[[ Source data open ]]
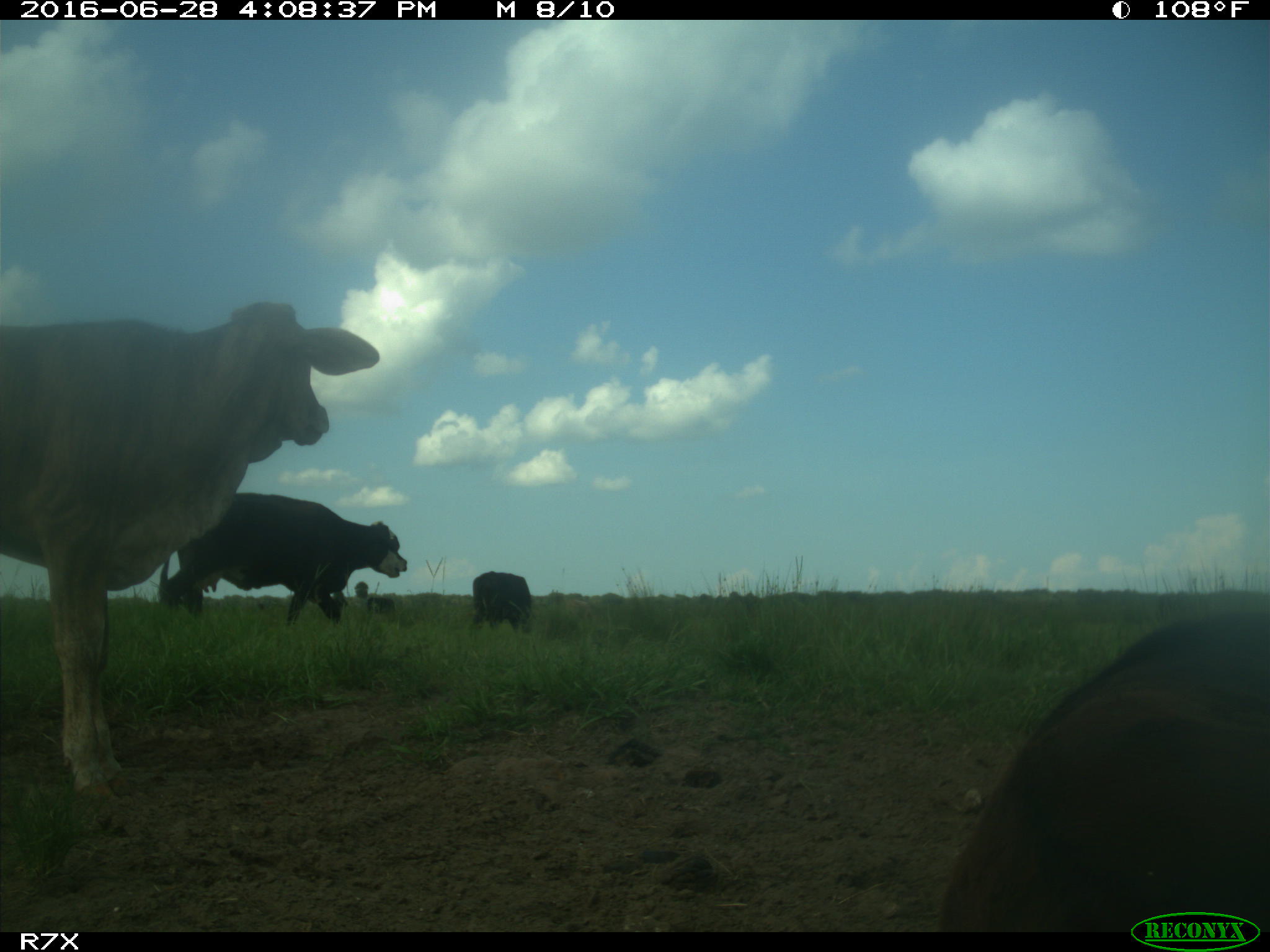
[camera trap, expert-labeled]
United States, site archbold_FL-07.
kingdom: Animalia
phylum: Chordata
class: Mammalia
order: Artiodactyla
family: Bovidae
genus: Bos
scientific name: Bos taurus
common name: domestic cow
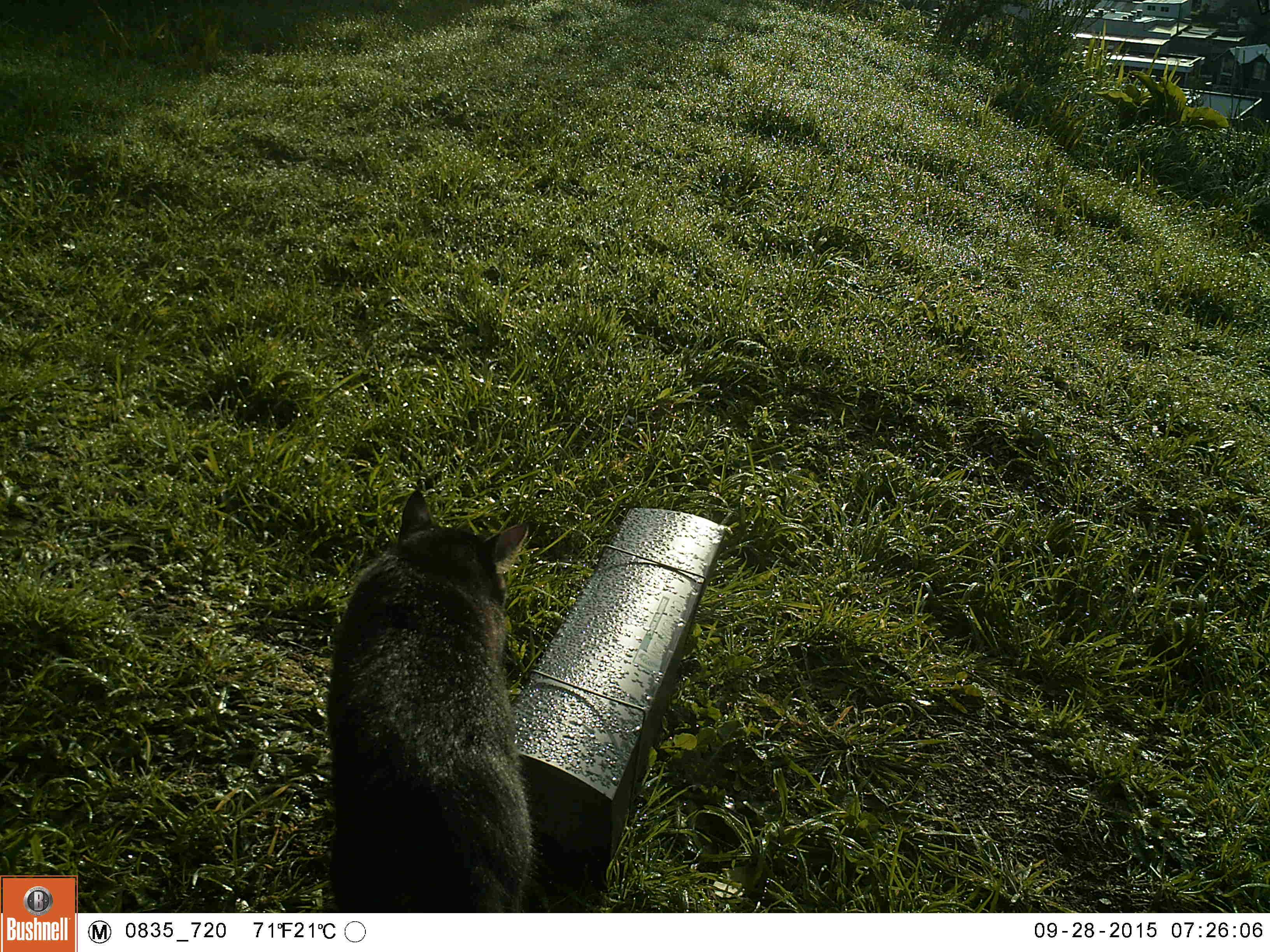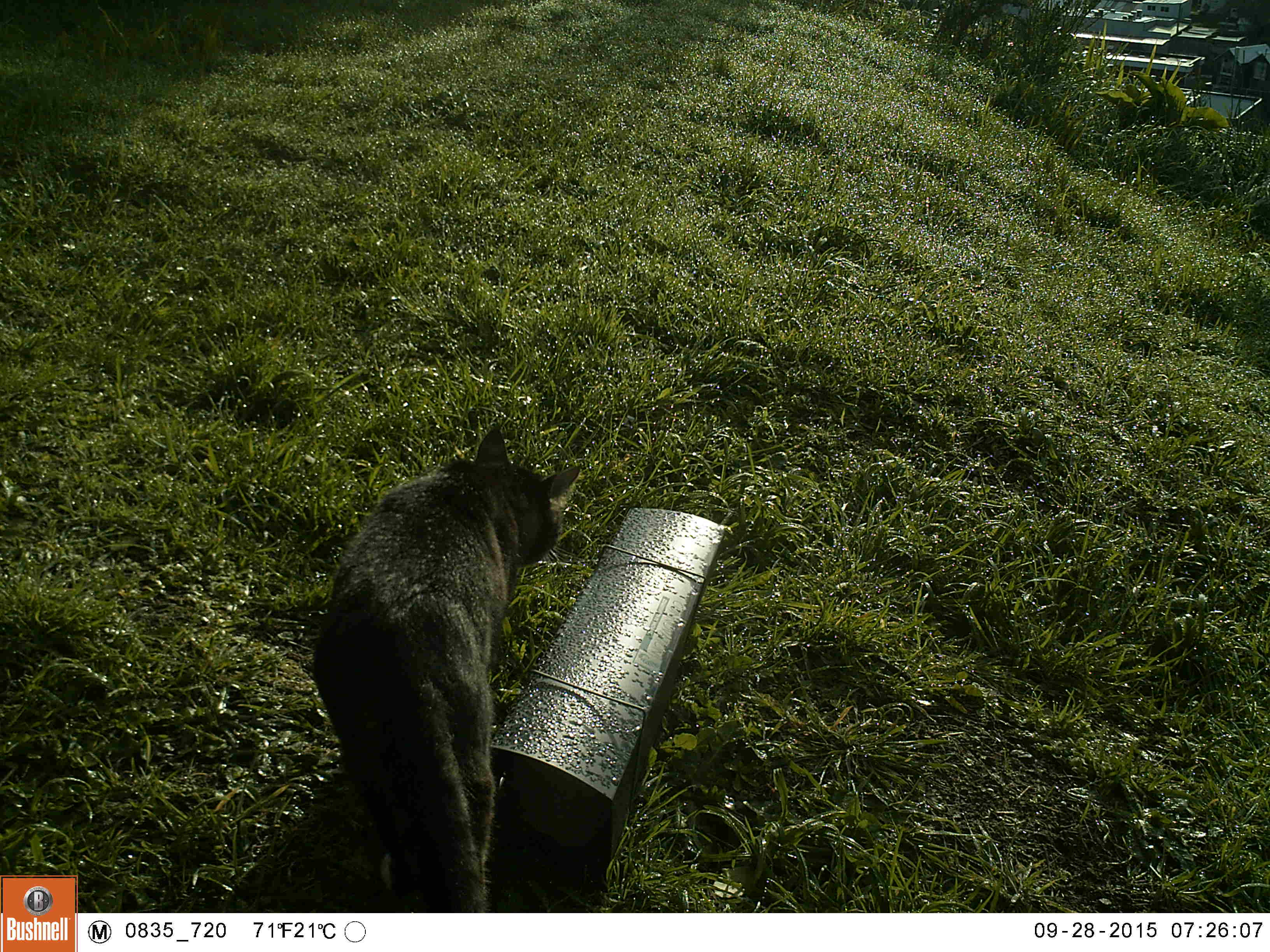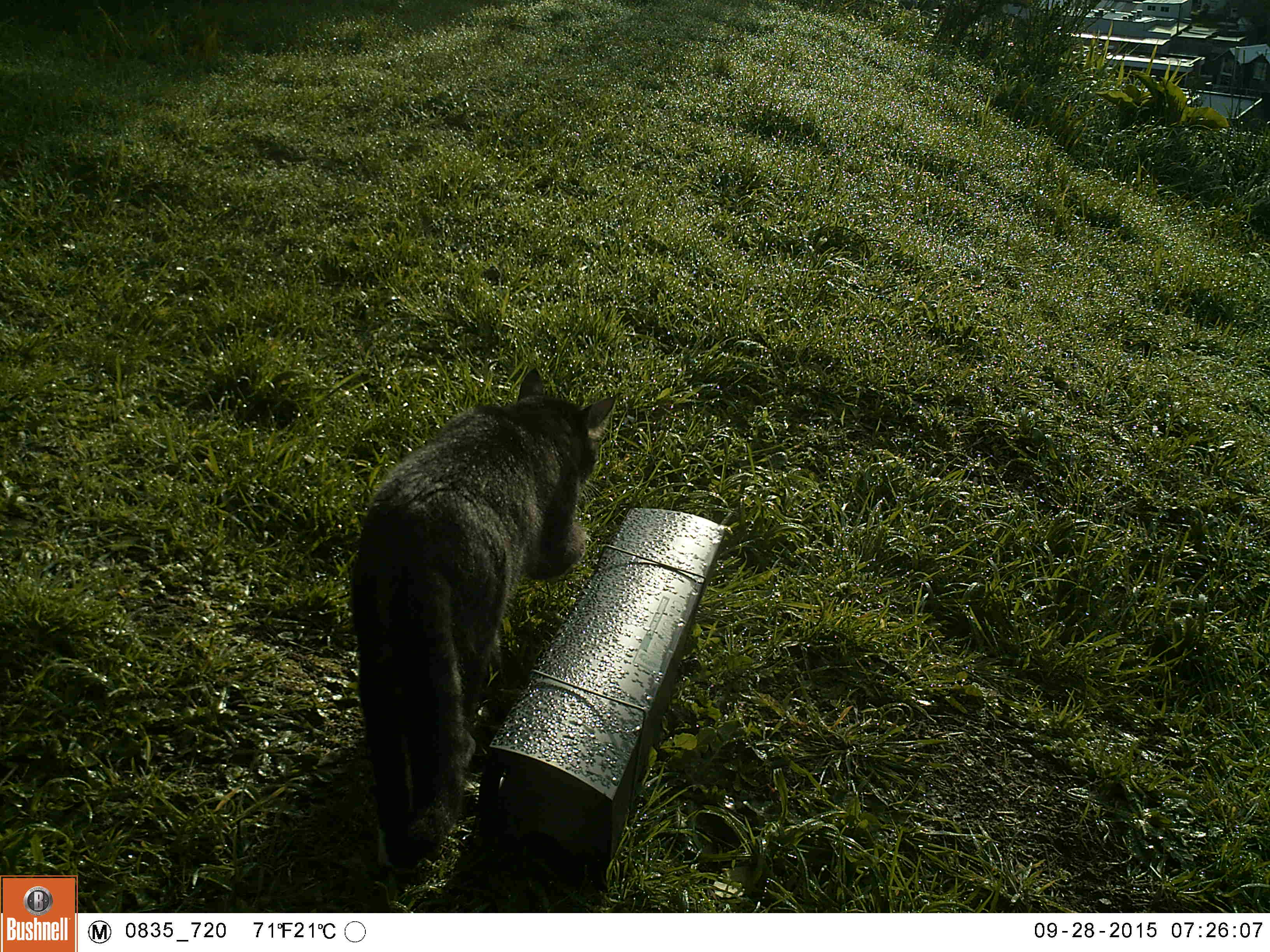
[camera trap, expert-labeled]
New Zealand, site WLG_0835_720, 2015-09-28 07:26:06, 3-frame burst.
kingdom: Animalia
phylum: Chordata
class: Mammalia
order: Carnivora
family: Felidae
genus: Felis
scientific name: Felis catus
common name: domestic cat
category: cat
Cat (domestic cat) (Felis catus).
[[ Source data closed ]]
* _What is needed_: Please reprint the whole listing exactly and omit its pictures.

* _Worked solution_:
[camera trap, expert-labeled]
United States, site archbold_FL-07.
kingdom: Animalia
phylum: Chordata
class: Mammalia
order: Artiodactyla
family: Bovidae
genus: Bos
scientific name: Bos taurus
common name: domestic cow
[camera trap, expert-labeled]
New Zealand, site WLG_0835_720, 2015-09-28 07:26:06, 3-frame burst.
kingdom: Animalia
phylum: Chordata
class: Mammalia
order: Carnivora
family: Felidae
genus: Felis
scientific name: Felis catus
common name: domestic cat
category: cat
Cat (domestic cat) (Felis catus).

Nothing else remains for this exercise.